Artık bizde orta yaş gurubuna dahil olduk. Çocukluğumda, bayramları doyasıya yaşayanlardanım. Arife günü aldığım yeni ayakkabılarım ile sabaha kadar uyuduğumu hiç unutmam.
Sabah erkenden kalkar yeni elbiselerimi giyer, mahallede şeker toplamaya çıkardık. Bu arada sık sık eve gelir rahmetli dedemi ziyarete gelenlerin elini öpüp, harçlık kopartmanın yolunu arardım. Daha sonra bir kaç arkadaş ile o sokak senin bu sokak benim elimizdeki naylon poşetleri şeker ile doldurup eve boşaltır tekrar yola koyulurduk.
Hiç unutmam rahmetli Kamile ninemiz vardı. Evi, evimizin hemen yanındaydı. Bir gün bayram şekeri almaya vardım. “Elini öpeyim” diye bağırmama rağmen bir türlü çıkmadı. Çocuk olmama rağmen kızmaya başladım. O anda odadan çıkıp bize şekerlerimizi verdi. Tam ayrılacakken Kamile ninenin elindeki şeker tabağına vurup, tabak ve şekerler havada uçuşmuştu. O andan çocuk olmam nedeniyle büyük mutluluk hissettim. Kamile ninenin bağırmalarına aldırış etmeden havada uçan şekerleri kapıp yola devam etmiştim.
Sözün özü her geçen gün geride bıraktığımız bayramları özlüyor ve arıyoruz. Türk milleti olarak barış ve huzur içersinde nice bayramlar diliyorum.
HADİ ORDAN
Bayram öncesi 15 askerimizin “Onun bunun çocukları” tarafından şehit edilmesi hepimizin sinirlerini bozdu, milyonları gözyaşına boğdu. Milyonlar “Bir kaç çapulcuya haddini neden bildirmiyoruz” diye sordu kendi kendine.
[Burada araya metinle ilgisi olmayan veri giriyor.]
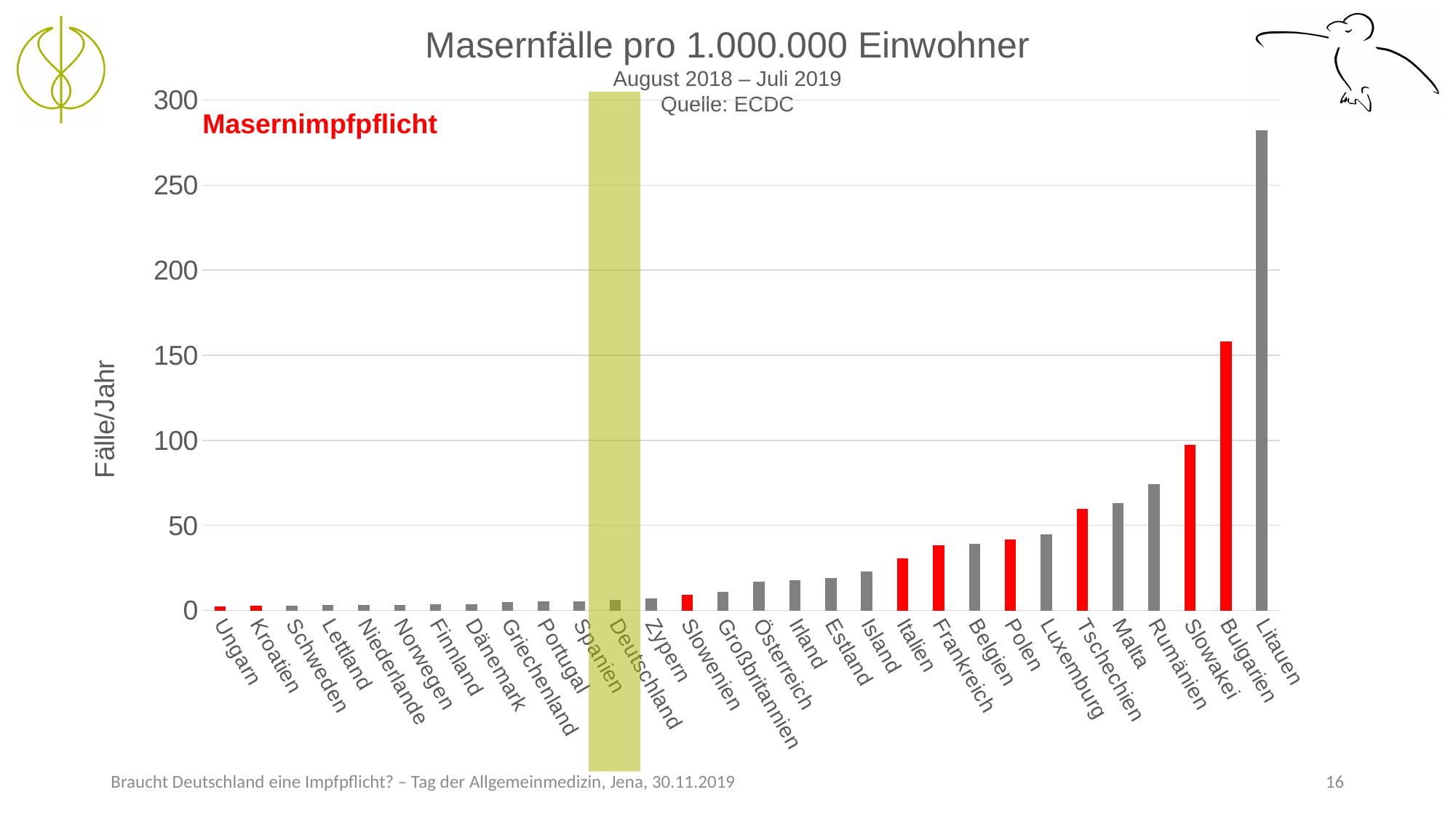
Which country has the highest number of measles cases per 1,000,000 inhabitants? Litauen Is the value for Bulgarien greater or less than 150? greater Do the values rise or fall from left to right along the x axis? rise Is the value for Litauen greater or less than 250? greater Which has the larger value, Bulgarien or Slowakei? Bulgarien Is the value for Rumänien greater or less than 50? greater Which country is highlighted with a yellow-green shaded column in the chart? Deutschland How many countries are shown on the x axis of the chart? 30 What kind of chart is shown on the slide? bar chart Which has the larger value, Rumänien or Malta? Rumänien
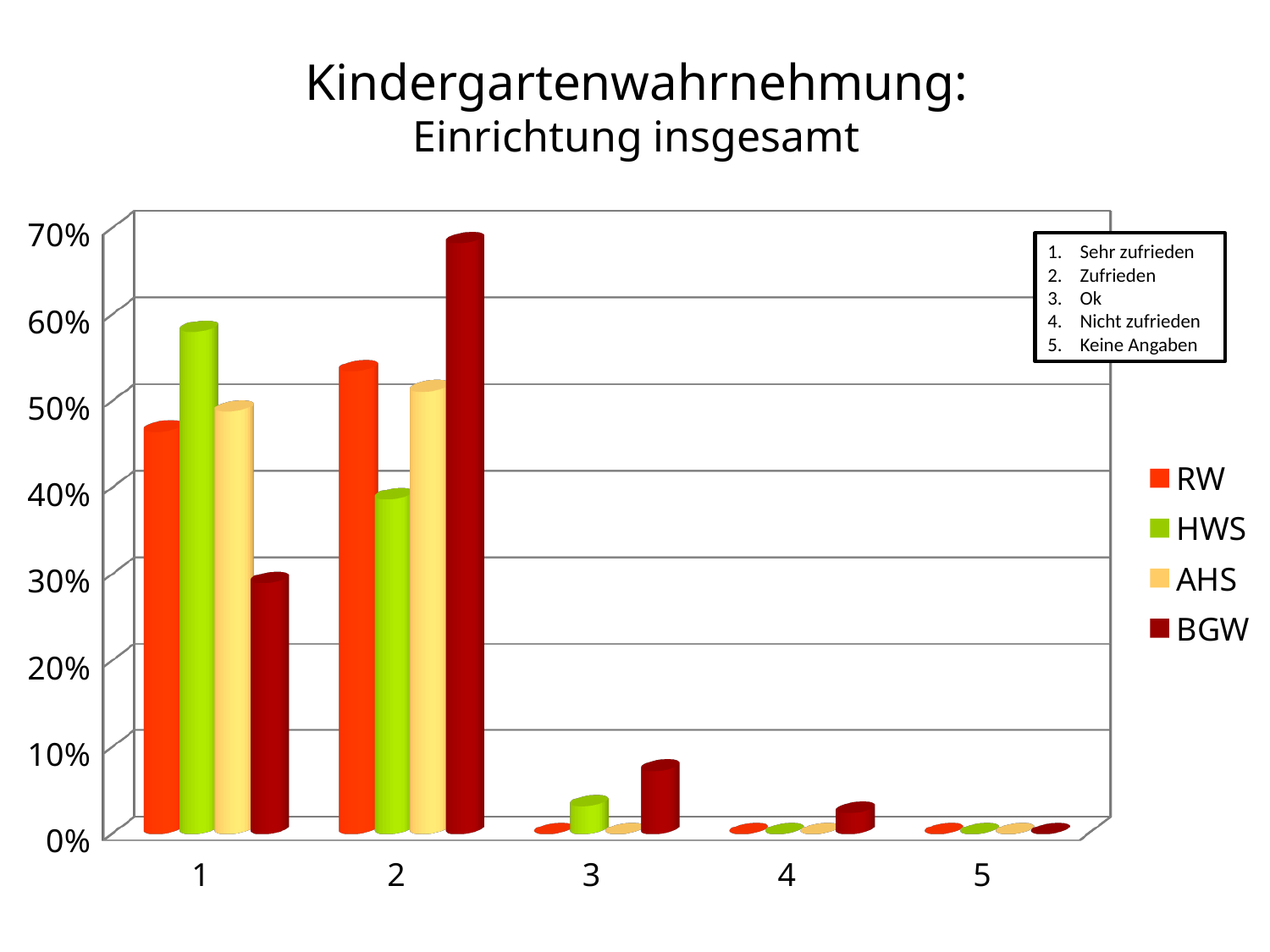
According to the text box on the chart, what does category 3 stand for? Ok How many series does the legend list? 4 Is the value for BGW in category 1 greater or less than 40%? less How many categories are shown on the x axis? 5 For category 2, which is larger: RW or HWS? RW Which series has the highest value for category 2? BGW Which series has the highest value for category 1? HWS Is the value for BGW in category 2 greater or less than 60%? greater What kind of chart is shown on the slide? bar chart Is the value for HWS in category 1 greater or less than 50%? greater For category 1, which is larger: RW or HWS? HWS Which series has the lowest value for category 1? BGW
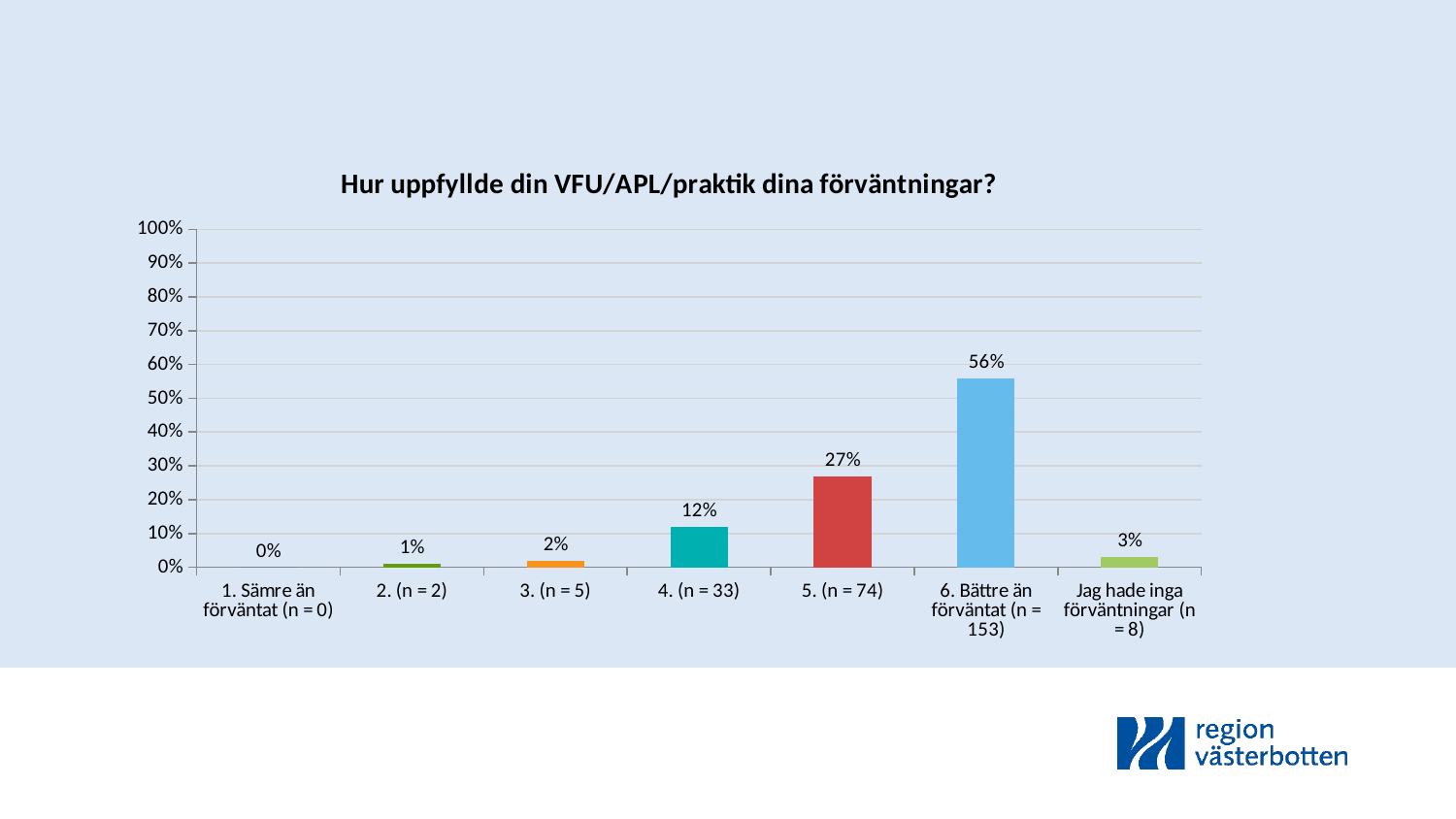
Is the value for "6. Bättre än förväntat (n = 153)" greater or less than 50%? greater What is the title of the chart? Hur uppfyllde din VFU/APL/praktik dina förväntningar? Which category has the lowest value? 1. Sämre än förväntat (n = 0) What is the value for "Jag hade inga förväntningar (n = 8)"? 3% Which is larger, the value for "4. (n = 33)" or the value for "Jag hade inga förväntningar (n = 8)"? 4. (n = 33) What is the value for "4. (n = 33)"? 12% What is the value for "6. Bättre än förväntat (n = 153)"? 56% What is the value for "5. (n = 74)"? 27% What is the difference between the values for "6. Bättre än förväntat (n = 153)" and "5. (n = 74)"? 29% What kind of chart is shown on the slide? bar chart Which category has the highest value? 6. Bättre än förväntat (n = 153) How many categories are shown on the x axis? 7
Sonra “Ermeni soykırımı” iddiası atıldı. Kafalarımız iyice allak bullak oldu.
Bize çamur atanlar şöyle yüzkarası tarihlerine iyi bakmalılar.
ABD Temsilciler Meclisi Dış İlişkiler Komitesi “Ermeni soykırımı”nı kabul etmekle acaba geçmişte yaşadıkları ve hala yaşattıkları insanlık dışı olayları ört bas mı edecekler?
1915 yıllarda yaşanan olaylarını bugün önümüze getiren ABD acaba kendi kirli geçmişini hiç düşünmüyor mu? Milyonlarca Kızılderililiyi katleden Amerika için fazla uzağa gitmeye gerek yok.”Demokrasi” getirme bahanesi ile 2003’te Irak’ı işgal edip 4 yılda 1 milyon 200 bin sivili öldüren bu Amerika’dır. Bu arakam 800 bin kişinin öldüğü raunda soykırımından çok daha fazla idi.
Amerikanın yaptıkları karşısında acaba soykırımı kim yaptı sorusu aklımıza geliyor?
Iraktaki Amerikan vahşeti, insan hakları savunucusu kesilen Amerikanın Ebu Garip cezaevinde yaptığı işkenceler hala hafızlarımızda.
1915’te büyük acılar yaşandı. O zaman Ermeni de Türk de bu vatanın evladıydı. Oysa Amerika kendi yurdundan binlerce kilometre uzaklıkta vahşetine devam ediyor. İnsanlara işkence ediyor, cesetlere bile yapmadığını bırakmıyor. Ve kalkıyor bize insanlık dersi vermeye kalkışıyorlar.
Bizler onlara ancak buradan “Hadi ordan” diyebiliyoruz.